** Begin **
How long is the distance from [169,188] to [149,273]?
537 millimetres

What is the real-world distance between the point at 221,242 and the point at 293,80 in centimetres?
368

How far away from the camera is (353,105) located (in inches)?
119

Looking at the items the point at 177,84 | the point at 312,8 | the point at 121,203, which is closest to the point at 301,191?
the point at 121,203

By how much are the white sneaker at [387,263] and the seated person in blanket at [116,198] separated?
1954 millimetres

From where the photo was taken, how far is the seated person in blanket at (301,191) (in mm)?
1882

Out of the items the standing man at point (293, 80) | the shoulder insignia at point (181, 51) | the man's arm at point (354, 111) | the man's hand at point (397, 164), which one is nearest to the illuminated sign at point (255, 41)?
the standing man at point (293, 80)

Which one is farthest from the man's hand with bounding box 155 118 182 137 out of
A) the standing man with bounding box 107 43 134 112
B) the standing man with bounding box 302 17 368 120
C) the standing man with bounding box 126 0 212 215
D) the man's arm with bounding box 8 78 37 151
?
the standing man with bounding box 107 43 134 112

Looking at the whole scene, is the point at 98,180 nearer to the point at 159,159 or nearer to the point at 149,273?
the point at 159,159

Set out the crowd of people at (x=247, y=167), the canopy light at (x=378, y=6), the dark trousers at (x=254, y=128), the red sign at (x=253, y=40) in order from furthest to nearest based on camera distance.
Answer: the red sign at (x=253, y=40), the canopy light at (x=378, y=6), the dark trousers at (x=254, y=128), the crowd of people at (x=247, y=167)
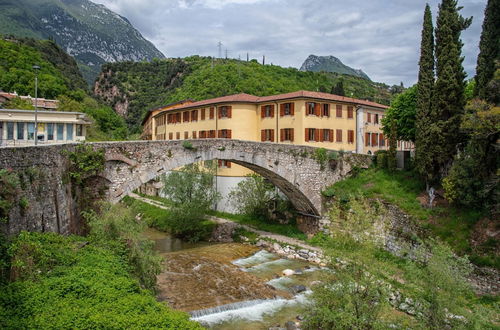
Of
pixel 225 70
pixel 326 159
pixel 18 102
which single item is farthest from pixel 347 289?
pixel 225 70

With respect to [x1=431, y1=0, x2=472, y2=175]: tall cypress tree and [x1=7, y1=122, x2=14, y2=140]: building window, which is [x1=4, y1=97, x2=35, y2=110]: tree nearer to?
[x1=7, y1=122, x2=14, y2=140]: building window

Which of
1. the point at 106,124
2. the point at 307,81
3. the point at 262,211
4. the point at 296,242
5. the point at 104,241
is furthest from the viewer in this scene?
the point at 307,81

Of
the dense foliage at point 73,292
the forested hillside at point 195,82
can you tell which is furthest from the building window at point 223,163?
the forested hillside at point 195,82

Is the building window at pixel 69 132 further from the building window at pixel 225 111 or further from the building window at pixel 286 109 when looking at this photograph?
the building window at pixel 286 109

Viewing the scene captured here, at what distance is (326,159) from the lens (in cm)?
3059

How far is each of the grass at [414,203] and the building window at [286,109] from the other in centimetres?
800

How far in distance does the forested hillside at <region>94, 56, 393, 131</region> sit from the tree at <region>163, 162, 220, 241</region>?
98.2 ft

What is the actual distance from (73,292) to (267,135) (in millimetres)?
26851

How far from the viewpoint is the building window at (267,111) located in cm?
3531

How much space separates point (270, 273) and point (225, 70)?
51.9m

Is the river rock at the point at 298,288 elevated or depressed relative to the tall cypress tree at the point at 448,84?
depressed

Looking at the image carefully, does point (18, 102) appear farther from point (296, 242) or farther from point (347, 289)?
point (347, 289)

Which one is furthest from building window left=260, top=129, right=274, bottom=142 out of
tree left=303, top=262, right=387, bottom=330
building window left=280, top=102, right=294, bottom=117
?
tree left=303, top=262, right=387, bottom=330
** End **
GIVEN REQUEST:
Rewrite everything from the line containing "Viewing the scene" down to the end of the records, changing "river rock" to "boulder" and leaving all else the same.

REPLY TO THE TASK:
Viewing the scene captured here, at what distance is (326,159) from the lens (in cm)?
3059

How far is each of the grass at [414,203] and the building window at [286,109] from the other in centimetres?
800

How far in distance does the forested hillside at <region>94, 56, 393, 131</region> sit from the tree at <region>163, 162, 220, 241</region>?
98.2 ft

What is the actual distance from (73,292) to (267,135) (in millimetres)?
26851

How far from the viewpoint is the building window at (267,111) located in cm?
3531

How much space separates point (270, 273) and point (225, 70)?
51.9m

Is the boulder at the point at 298,288 elevated or depressed relative to the tall cypress tree at the point at 448,84?
depressed

Looking at the image carefully, does point (18, 102) appear farther from point (296, 242) or farther from point (347, 289)?
point (347, 289)

Which one is furthest from building window left=260, top=129, right=274, bottom=142 out of
tree left=303, top=262, right=387, bottom=330
building window left=280, top=102, right=294, bottom=117
?
tree left=303, top=262, right=387, bottom=330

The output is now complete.